Customer clause – legal regulation
Customer clauses are regulated in the Working Environment Act § 14 A-4. Here, customer clauses are defined as “agreement between the employer and the employee limiting the employee’s freedom to contact the employer’s customers following termination of the employment.” The definition shows that only the employee’s access to contact customers is restricted. Customers who contact the employee themselves are therefore not obliged to reject the employee. The employee can also contact customers for purposes other than recruiting them for their new job.
Which customers are covered?
A customer clause may not cover all the customers of the old employer. It only covers customers with whom the employee has had contact or been responsible for the last year before the employer notifies that the customer clause will be enforced. The term “contact” includes both direct and indirect contact with the customer. The employee’s contact with the customer can e.g. be negotiations or discussions in connection with entering into contracts in which the employee has participated. Follow-up of customers is also included unless it is sporadic. Whether there has been sufficient contact for a customer clause to apply will be a specific assessment.
Even if the employee has not had direct contact with the customer, customers for whom the employee has had a more overall responsibility will be included. There will be cases where the superior employee has had the authority to bind the employer in the customer relationship, without there having been any direct contact between the customer and the employee.
Customer clause length
A customer clause will only apply for one year from the termination of the employment relationship. The employment relationship ends when the notice period expires or on the day the employee is dismissed. When one year has passed, the employee can contact customers as usual.
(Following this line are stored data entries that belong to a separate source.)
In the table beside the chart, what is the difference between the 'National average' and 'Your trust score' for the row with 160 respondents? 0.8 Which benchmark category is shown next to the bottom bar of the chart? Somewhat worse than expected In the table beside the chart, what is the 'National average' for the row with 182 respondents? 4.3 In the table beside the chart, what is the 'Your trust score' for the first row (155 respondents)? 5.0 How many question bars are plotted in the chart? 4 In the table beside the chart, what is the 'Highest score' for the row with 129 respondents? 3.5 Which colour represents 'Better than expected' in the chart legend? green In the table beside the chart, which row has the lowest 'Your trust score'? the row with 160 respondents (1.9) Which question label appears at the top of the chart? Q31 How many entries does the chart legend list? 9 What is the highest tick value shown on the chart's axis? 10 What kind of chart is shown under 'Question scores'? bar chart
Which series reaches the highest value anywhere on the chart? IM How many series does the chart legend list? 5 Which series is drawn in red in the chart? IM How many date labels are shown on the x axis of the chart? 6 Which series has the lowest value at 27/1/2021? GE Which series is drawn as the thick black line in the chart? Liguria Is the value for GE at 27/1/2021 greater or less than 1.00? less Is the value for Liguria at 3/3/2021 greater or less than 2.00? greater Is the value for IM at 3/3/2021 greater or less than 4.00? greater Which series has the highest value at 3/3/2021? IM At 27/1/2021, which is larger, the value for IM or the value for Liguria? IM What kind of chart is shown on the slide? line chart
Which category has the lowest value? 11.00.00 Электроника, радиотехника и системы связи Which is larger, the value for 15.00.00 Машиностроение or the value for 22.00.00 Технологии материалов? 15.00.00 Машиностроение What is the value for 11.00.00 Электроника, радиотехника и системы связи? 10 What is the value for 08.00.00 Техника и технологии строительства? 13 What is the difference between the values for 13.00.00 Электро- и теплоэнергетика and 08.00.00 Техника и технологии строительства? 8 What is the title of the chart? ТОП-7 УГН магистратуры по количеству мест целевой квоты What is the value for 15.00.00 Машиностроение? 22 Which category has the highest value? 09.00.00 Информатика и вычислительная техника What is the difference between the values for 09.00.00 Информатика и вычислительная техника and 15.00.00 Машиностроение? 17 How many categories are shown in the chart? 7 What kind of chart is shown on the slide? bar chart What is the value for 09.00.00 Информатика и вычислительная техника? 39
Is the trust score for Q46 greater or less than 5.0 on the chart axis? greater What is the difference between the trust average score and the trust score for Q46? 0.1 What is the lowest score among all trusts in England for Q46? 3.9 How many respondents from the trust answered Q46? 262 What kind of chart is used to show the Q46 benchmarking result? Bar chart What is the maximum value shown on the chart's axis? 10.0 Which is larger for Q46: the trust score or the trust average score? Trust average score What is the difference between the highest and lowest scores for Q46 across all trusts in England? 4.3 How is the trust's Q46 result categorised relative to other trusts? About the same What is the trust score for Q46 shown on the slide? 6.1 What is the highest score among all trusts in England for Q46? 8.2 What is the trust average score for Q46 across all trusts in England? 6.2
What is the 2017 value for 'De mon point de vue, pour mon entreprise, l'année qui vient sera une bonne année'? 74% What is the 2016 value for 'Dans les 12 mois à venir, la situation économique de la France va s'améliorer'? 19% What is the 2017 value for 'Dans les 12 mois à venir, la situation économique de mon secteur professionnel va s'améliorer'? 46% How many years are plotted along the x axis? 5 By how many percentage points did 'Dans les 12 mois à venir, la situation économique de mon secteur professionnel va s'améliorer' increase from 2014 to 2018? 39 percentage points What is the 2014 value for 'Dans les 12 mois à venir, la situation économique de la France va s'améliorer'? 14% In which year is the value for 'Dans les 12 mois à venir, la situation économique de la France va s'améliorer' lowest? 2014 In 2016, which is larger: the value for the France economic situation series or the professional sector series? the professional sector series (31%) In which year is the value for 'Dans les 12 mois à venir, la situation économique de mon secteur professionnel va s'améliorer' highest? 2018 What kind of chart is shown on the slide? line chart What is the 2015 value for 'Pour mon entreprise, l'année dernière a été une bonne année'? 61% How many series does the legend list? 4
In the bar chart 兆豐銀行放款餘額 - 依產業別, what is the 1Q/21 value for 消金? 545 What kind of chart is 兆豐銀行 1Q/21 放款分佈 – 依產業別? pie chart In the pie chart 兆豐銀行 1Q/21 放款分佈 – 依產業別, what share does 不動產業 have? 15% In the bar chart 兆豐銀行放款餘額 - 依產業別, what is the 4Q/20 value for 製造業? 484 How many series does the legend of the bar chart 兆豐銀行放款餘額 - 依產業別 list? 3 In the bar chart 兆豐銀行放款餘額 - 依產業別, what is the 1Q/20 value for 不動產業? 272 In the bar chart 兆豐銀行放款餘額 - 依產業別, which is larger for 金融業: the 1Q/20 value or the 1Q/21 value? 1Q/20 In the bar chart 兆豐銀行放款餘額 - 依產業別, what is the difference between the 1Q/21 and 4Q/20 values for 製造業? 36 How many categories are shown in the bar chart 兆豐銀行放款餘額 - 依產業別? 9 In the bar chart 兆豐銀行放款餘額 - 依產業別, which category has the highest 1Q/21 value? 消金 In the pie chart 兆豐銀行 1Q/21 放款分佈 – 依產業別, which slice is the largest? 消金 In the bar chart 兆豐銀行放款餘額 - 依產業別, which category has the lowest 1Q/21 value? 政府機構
When and how must customer clauses be entered into?
A customer clause must be entered into in writing. It must also be entered into while the employment relationship lasts. It is common to enter into customer clauses at the beginning of the employment relationship or during the employment relationship. However, there is nothing in the way of entering into such an agreement during the notice period. It must only be entered into before the employment relationship ends to be valid. If it is entered into after the employment relationship ends, the relationship is regulated by section 36 of the Contracts Act instead.
When can customer clauses not be enforced?
An employment relationship can be terminated both by the employee and by the employer. A customer clause cannot be enforced if the employee is dismissed due to the company’s circumstances. If the company has to be downsized, the employer cannot enforce the clause. A customer clause can also not be enforced if the employee terminates the employment relationship as a result of the employer’s default. If the employee resigns himself or is dismissed by the employer due to the employee’s circumstances, the clause can apply as normal.
The company’s chief executive may be exempted from the regulation on customer clauses if it has been agreed in writing that they shall not apply, cf. the Working Environment Act § 14 A-5.